Written exercise
Reproduce every one of the stored entries below word for word.

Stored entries
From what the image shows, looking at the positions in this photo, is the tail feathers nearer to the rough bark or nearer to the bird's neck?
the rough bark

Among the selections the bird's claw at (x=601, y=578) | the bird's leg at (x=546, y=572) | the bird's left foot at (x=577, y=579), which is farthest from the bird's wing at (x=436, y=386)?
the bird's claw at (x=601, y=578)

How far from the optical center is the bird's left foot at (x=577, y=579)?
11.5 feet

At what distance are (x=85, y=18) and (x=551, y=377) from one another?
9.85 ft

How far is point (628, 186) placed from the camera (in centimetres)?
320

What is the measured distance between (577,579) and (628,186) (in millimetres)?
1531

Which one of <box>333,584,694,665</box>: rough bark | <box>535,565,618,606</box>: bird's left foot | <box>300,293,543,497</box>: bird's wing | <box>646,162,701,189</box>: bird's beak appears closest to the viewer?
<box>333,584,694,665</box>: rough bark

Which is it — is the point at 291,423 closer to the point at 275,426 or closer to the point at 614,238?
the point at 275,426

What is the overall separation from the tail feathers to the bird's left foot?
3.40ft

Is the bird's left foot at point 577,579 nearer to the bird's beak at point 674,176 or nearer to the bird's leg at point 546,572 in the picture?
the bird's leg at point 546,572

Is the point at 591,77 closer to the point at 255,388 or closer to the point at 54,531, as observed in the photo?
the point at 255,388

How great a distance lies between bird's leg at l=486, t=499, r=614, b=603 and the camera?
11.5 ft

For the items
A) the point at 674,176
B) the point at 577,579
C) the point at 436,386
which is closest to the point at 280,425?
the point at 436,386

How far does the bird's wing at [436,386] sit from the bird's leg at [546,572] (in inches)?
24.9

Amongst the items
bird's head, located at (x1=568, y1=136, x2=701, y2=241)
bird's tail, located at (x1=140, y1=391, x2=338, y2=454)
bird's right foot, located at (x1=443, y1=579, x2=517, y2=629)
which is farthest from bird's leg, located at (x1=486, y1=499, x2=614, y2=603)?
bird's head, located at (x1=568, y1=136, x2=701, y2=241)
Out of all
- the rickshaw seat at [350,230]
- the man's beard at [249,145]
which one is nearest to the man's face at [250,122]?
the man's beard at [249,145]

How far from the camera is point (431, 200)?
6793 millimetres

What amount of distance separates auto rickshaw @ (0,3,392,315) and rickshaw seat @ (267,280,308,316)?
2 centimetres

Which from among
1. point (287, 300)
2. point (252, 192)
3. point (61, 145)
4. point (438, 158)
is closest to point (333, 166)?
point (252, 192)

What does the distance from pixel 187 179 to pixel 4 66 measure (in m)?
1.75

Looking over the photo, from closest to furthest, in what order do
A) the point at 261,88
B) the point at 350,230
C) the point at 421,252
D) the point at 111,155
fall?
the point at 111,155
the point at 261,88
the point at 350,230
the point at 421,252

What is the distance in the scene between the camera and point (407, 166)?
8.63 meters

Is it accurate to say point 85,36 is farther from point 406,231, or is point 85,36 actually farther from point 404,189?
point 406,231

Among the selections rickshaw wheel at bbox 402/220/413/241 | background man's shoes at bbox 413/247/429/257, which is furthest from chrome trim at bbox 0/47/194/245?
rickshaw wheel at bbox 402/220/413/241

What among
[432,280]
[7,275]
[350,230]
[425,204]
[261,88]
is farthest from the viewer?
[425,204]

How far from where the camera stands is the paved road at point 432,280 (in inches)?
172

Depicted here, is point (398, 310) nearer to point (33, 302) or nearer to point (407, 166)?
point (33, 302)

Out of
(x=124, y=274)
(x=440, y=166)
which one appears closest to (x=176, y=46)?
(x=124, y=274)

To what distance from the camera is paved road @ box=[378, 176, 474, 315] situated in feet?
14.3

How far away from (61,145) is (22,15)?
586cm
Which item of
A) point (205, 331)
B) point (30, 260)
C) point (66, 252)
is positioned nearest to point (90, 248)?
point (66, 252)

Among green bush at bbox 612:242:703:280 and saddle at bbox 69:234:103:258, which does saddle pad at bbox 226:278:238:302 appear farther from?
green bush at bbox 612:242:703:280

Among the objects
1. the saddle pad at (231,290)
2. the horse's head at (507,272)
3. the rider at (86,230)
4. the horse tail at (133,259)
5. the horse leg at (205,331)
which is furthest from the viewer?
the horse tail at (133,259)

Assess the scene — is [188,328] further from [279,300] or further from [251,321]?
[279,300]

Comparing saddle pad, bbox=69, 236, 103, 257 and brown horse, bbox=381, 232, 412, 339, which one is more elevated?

Solution to this exercise
From what the image shows, looking at the positions in this photo, is the tail feathers nearer to the rough bark or nearer to the bird's neck?
the rough bark

Among the selections the bird's claw at (x=601, y=578) | the bird's leg at (x=546, y=572) | the bird's left foot at (x=577, y=579), which is farthest from the bird's wing at (x=436, y=386)?
the bird's claw at (x=601, y=578)

How far from the optical center is the bird's left foot at (x=577, y=579)?
11.5 feet

At what distance are (x=85, y=18) and (x=551, y=377) from one another?
9.85 ft

How far is point (628, 186) placed from the camera (in centimetres)?
320

What is the measured distance between (577,579) and (628,186) (in millimetres)?
1531

Which one of <box>333,584,694,665</box>: rough bark | <box>535,565,618,606</box>: bird's left foot | <box>300,293,543,497</box>: bird's wing | <box>646,162,701,189</box>: bird's beak appears closest to the viewer?
<box>333,584,694,665</box>: rough bark

Which is it — is the point at 291,423 closer to the point at 275,426 or closer to the point at 614,238?
the point at 275,426

What is the overall separation from the tail feathers to the bird's left foot?
3.40ft

Is the bird's left foot at point 577,579 nearer to the bird's beak at point 674,176 or nearer to the bird's leg at point 546,572 in the picture?
the bird's leg at point 546,572

Is the point at 591,77 closer to the point at 255,388 or closer to the point at 54,531, as observed in the photo?
the point at 255,388

How great a distance lies between bird's leg at l=486, t=499, r=614, b=603 and the camera?
11.5 ft

For the items
A) the point at 674,176
B) the point at 577,579
C) the point at 436,386
which is closest to the point at 280,425?
the point at 436,386

How far does the bird's wing at [436,386] sit from the bird's leg at [546,572] (in inches)?
24.9

Amongst the items
bird's head, located at (x1=568, y1=136, x2=701, y2=241)
bird's tail, located at (x1=140, y1=391, x2=338, y2=454)
bird's right foot, located at (x1=443, y1=579, x2=517, y2=629)
which is farthest from bird's leg, located at (x1=486, y1=499, x2=614, y2=603)?
bird's head, located at (x1=568, y1=136, x2=701, y2=241)
Out of all
- the rickshaw seat at [350,230]
- the man's beard at [249,145]
which one is nearest to the man's face at [250,122]?
the man's beard at [249,145]

How far from the camera is point (431, 200)?
6793 millimetres

What amount of distance separates auto rickshaw @ (0,3,392,315) and rickshaw seat @ (267,280,308,316)?
2 centimetres

Which from among
1. point (287, 300)
2. point (252, 192)
3. point (61, 145)
4. point (438, 158)
is closest to point (333, 166)?
point (252, 192)

What does the distance from pixel 187 179 to pixel 4 66 measure (in m)?
1.75

Looking over the photo, from closest to furthest, in what order do
A) the point at 261,88
B) the point at 350,230
C) the point at 421,252
D) the point at 111,155
fall?
the point at 111,155
the point at 261,88
the point at 350,230
the point at 421,252

What is the distance in the scene between the camera and point (407, 166)?
8.63 meters

Is it accurate to say point 85,36 is farther from point 406,231, or is point 85,36 actually farther from point 404,189?
point 406,231

Among the selections rickshaw wheel at bbox 402/220/413/241 | background man's shoes at bbox 413/247/429/257, which is furthest from chrome trim at bbox 0/47/194/245?
rickshaw wheel at bbox 402/220/413/241

What among
[432,280]
[7,275]
[350,230]
[425,204]
[261,88]
is farthest from the viewer?
[425,204]

How far from where the camera stands is the paved road at point 432,280 (in inches)?
172

Depicted here, is point (398, 310) nearer to point (33, 302) or nearer to point (407, 166)?
point (33, 302)

Out of
(x=124, y=274)
(x=440, y=166)
which one appears closest to (x=176, y=46)?
(x=124, y=274)

To what distance from the camera is paved road @ box=[378, 176, 474, 315] situated in feet?
14.3

How far away from (61,145) is (22,15)?
586cm
Which item of
A) point (205, 331)
B) point (30, 260)
C) point (66, 252)
is positioned nearest to point (90, 248)?
point (66, 252)

Among green bush at bbox 612:242:703:280 and saddle at bbox 69:234:103:258, which does saddle pad at bbox 226:278:238:302 appear farther from?
green bush at bbox 612:242:703:280

Among the objects
1. the saddle pad at (231,290)
2. the horse's head at (507,272)
3. the rider at (86,230)
4. the horse tail at (133,259)
5. the horse leg at (205,331)
which is furthest from the viewer?
the horse tail at (133,259)

Assess the scene — is [188,328] further from [279,300] or further from [251,321]?
[279,300]

Comparing saddle pad, bbox=69, 236, 103, 257 and brown horse, bbox=381, 232, 412, 339, which one is more elevated?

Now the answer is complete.